Without international solidarity, Ukraine’s displacement crisis could turn into a disaster

A mother waits with her family before boarding a train from Lvov in western Ukraine to Poland on March 10. Two days earlier, they had left their home in Kharkiv due to power and water cuts. © UNHCR/Valerio Musella

Since February 24, millions of people have experienced the horror of the war in Ukraine. In one month, many civilians died, thousands were injured. Families broke up. Without an immediate cessation of hostilities, this untold suffering and massive displacement of people will only get worse.

More than 10 million people, almost a quarter of Ukraine’s population, were forced to leave their homes. Some 3.7 million refugees have been forced to leave the country, making it the fastest growing refugee crisis since World War II. In addition, 6.5 million people have been displaced within Ukraine’s borders, and at least 13 million people are believed to be stuck in the affected areas or unable to leave due to the heightened risk to their lives. lack of resources or information on where to find safety and housing.

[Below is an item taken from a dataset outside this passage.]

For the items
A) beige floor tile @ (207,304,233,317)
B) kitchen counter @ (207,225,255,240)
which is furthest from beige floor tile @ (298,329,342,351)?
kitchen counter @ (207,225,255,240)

Behind these figures lies unimaginable suffering, which is only intensifying as humanitarian needs grow. Intense fighting continues to result in large-scale population displacement, exacerbating the situation of internally displaced persons or those unable to leave the most affected areas.

Homes, schools, hospitals, life support services and other civilian infrastructure were destroyed, forcing some people to drink rainwater or water from melting snow. This destruction also caused disruptions in food and medical supplies. Inside Ukraine, the creation of safe corridors and adequate security guarantees for the evacuation of the civilian population remains an urgent issue. Delivering life-saving aid remains dangerous and difficult.

UNHCR has been in Ukraine for 30 years and we are not leaving. When and where possible, together and in coordination with other UN agencies, the ICRC and NGOs, we continue to support the efforts of the Ukrainian authorities by providing temporary housing, cash assistance, basic necessities – blankets, hygiene kits, cots and sleeping bags. – and providing other necessary services to people who have fled. We take part in humanitarian convoys for people living in hard-to-reach areas and will continue to do so.

Outside of Ukraine, we have strengthened all our teams and stepped up our humanitarian assistance to support the governments of countries hosting refugees from Ukraine in providing the necessary humanitarian assistance and protection, and to help the authorities improve their ability to accept newcomers. The warm and well-organized reception of Ukrainian refugees was exceptional and deserves recognition and gratitude.

However, UNHCR has reported risks to the protection of certain groups of people fleeing Ukraine, which is of great concern to us. It is critical to take action to rapidly identify, mitigate and respond to the risks of gender-based violence, exploitation, abuse and trafficking of women and girls. We also recognize that unaccompanied and separated children, as well as LGBTIQ+, older and disabled refugees have special needs and may face high protection risks. Thousands of third-country nationals fled the war along with the citizens of Ukraine. Some of them are in need of international protection or are at risk of statelessness. Many have sought refuge or returned to their countries, but there are persistent reports of unequal or discriminatory treatment.

A single instance of racism or discrimination preventing someone from fleeing violence or accessing shelter and security procedures is too much. We will continue to work with the authorities of Ukraine and neighboring countries to ensure that all those fleeing the violence and tragedy of war in Ukraine enjoy the same security and protection.

I am grateful to the neighboring countries that have kept their borders open and welcome the unprecedented decision of the European Union to provide temporary protection. I was also touched by the extraordinary compassion shown by local actors and people of good will around the world who are helping people fleeing conflict by providing them with shelter, transportation, food, and material and monetary donations. This support and solidarity shown by states and citizens in Europe and around the world is incredibly encouraging.

This level of solidarity should serve as an example for all refugee crises. Even as the Ukrainian crisis escalates, we must not forget the millions of other children, women and men displaced by conflict, persecution, violence and human rights violations. In many other parts of the world—far too many—the devastation of millions of innocent people is no less real and no less brutal. The right to seek and receive asylum is universal. It is not determined by skin color, age, gender, beliefs, or place of birth. Respect for the rights of refugees is not subject to interpretation or discussion.

This crisis is challenging us. The possibilities of neighboring countries to receive refugees have already been exhausted. The protracted conflict characterized by the gross disregard for international humanitarian law that we witnessed last month could lead to death, terror and the displacement of millions more people. The only way to resolve this crisis is to end the war. But as the number of people fleeing continues to grow, they and their hosts need and deserve our support. More will be needed – for states, refugees and local communities – and I urge the international community to deliver.

The war in Ukraine brought great suffering, but also inspired courage, generosity and compassion. Ensuring continued support for its innocent victims is vital if we are to prevent this crisis from turning into a catastrophe.